## DATA TO EXAMINE:
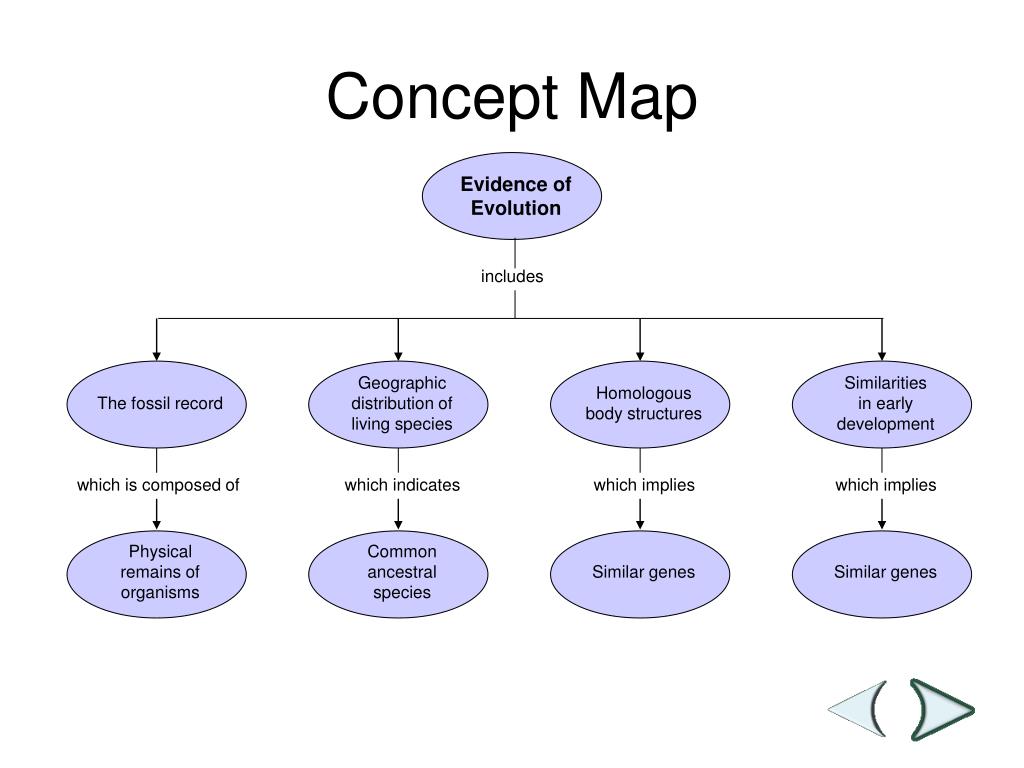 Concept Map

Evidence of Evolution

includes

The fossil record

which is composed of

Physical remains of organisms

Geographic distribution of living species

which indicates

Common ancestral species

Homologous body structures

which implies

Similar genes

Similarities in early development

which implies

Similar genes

--

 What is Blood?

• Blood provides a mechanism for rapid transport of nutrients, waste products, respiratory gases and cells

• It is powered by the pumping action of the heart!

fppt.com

## TO DO:
Copy out each line of the records that holds the string "Blood".

## EXERCISE ANSWER:
 What is Blood?
• Blood provides a mechanism for rapid transport of nutrients, waste products, respiratory gases and cells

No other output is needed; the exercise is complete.